● **Exercise input**:
════════

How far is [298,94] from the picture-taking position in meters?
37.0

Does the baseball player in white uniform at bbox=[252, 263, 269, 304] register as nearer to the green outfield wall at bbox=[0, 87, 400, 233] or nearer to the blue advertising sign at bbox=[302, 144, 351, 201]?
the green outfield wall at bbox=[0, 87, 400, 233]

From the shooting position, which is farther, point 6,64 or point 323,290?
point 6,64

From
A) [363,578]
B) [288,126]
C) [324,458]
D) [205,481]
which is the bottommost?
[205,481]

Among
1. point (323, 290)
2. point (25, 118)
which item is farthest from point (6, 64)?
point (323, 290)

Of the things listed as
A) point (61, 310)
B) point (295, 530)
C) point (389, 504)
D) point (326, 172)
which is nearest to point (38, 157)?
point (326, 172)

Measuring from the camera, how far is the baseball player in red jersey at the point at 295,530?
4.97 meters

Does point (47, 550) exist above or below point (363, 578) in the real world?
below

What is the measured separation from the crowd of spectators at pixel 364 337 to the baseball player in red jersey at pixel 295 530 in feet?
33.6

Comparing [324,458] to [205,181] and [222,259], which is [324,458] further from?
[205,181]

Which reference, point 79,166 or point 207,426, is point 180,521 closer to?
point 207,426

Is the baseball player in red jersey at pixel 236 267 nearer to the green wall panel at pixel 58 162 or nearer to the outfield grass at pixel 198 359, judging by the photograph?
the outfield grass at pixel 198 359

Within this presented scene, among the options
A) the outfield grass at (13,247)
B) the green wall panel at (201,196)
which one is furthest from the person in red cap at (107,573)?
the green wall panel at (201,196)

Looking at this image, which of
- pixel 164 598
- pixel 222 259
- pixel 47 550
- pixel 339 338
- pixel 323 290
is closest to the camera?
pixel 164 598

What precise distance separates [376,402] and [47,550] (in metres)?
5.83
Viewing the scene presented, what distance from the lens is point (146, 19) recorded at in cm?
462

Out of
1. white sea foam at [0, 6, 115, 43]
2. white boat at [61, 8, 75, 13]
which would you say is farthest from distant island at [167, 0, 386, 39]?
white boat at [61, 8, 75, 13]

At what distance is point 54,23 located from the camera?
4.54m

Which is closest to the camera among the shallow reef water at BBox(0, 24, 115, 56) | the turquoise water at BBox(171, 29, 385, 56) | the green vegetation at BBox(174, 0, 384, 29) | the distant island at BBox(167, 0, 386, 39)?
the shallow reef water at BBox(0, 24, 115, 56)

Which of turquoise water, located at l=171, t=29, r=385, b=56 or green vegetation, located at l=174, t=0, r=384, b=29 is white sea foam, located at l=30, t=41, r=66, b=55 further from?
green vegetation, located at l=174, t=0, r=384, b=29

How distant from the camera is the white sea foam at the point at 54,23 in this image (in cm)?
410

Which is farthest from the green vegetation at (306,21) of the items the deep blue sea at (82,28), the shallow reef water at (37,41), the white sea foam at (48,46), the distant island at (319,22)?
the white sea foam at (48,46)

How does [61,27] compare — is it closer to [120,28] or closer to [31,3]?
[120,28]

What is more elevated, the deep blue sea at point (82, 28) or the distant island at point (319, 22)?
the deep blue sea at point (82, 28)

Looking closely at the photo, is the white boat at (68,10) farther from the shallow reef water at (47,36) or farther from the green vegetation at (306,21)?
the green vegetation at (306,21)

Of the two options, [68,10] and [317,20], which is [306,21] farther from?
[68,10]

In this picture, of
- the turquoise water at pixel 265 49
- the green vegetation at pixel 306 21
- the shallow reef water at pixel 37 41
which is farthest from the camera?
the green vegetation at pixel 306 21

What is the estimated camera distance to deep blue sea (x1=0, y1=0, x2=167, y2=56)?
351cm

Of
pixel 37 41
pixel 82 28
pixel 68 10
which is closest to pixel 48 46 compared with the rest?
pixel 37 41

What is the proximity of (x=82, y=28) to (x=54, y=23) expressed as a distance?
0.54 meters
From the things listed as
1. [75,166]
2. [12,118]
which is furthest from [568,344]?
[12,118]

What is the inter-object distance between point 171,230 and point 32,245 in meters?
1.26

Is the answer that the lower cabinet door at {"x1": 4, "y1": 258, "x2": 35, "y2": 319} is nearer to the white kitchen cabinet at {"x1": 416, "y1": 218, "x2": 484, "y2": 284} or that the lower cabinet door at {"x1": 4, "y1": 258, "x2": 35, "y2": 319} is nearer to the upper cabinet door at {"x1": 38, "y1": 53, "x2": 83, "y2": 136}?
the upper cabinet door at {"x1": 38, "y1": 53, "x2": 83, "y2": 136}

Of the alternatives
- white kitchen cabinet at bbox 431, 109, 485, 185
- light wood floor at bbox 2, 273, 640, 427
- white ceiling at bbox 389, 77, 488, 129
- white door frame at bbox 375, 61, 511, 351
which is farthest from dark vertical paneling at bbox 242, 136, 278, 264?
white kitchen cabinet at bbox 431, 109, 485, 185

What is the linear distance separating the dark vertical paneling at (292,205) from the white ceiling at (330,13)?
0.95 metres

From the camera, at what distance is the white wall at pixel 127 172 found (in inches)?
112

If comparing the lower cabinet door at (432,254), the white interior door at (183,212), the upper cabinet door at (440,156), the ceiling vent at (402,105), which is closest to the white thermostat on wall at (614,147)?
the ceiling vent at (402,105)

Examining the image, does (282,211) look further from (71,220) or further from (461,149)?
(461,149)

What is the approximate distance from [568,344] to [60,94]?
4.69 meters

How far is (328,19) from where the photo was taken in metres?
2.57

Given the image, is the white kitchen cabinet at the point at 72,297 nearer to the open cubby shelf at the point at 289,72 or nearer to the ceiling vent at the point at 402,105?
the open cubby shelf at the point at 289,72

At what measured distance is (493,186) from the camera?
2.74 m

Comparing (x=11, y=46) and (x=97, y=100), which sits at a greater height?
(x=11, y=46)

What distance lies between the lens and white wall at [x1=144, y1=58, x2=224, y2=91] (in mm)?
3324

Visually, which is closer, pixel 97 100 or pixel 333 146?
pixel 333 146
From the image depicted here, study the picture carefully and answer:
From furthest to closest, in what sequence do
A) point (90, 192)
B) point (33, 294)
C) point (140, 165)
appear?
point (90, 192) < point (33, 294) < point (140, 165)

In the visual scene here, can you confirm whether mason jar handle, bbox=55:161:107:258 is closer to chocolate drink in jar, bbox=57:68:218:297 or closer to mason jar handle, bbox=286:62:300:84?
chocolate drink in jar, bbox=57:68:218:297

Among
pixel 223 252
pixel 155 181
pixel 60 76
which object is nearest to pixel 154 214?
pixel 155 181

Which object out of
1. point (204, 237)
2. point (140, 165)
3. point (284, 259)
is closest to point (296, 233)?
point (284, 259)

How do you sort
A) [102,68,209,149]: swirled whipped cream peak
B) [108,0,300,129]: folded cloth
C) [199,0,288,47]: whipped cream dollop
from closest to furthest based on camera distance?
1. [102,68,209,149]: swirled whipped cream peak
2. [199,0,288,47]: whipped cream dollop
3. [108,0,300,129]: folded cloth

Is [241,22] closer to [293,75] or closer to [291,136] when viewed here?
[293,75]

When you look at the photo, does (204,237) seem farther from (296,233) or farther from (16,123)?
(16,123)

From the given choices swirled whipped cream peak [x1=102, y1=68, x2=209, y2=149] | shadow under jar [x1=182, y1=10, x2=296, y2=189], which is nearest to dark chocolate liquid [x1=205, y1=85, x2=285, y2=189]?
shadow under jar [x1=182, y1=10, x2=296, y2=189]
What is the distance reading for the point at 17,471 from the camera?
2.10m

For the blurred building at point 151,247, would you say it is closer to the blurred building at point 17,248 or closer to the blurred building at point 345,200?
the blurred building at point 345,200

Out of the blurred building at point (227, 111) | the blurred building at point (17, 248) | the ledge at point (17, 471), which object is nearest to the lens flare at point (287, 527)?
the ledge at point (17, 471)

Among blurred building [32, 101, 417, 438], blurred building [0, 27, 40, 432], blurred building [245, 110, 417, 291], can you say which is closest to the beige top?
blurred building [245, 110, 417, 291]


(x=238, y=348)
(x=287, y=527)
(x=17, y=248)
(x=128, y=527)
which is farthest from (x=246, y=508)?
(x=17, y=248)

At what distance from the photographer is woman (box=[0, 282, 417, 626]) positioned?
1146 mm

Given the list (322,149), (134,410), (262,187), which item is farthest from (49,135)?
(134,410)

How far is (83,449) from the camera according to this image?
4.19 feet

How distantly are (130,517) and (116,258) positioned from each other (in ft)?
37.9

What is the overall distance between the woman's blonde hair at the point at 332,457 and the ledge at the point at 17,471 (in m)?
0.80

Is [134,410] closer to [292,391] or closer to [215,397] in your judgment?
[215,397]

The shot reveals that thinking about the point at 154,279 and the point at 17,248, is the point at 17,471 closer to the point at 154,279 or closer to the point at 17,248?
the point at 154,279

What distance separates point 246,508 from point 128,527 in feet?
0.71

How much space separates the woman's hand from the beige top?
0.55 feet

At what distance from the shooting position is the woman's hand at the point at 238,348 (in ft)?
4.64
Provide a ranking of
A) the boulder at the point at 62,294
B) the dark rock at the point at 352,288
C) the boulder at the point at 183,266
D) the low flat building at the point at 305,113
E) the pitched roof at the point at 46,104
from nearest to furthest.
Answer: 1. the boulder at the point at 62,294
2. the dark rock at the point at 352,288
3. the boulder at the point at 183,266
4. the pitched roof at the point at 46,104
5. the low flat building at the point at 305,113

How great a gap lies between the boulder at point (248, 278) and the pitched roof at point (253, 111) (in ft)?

════════

Find every line of the items above that contains the word "Looking" and copy each one out. Case counts.

● **Output of the exercise**:
Looking at this image, which of
Looking closely at the photo, is the white boat at (68,10) farther from the shallow reef water at (47,36) or farther from the green vegetation at (306,21)?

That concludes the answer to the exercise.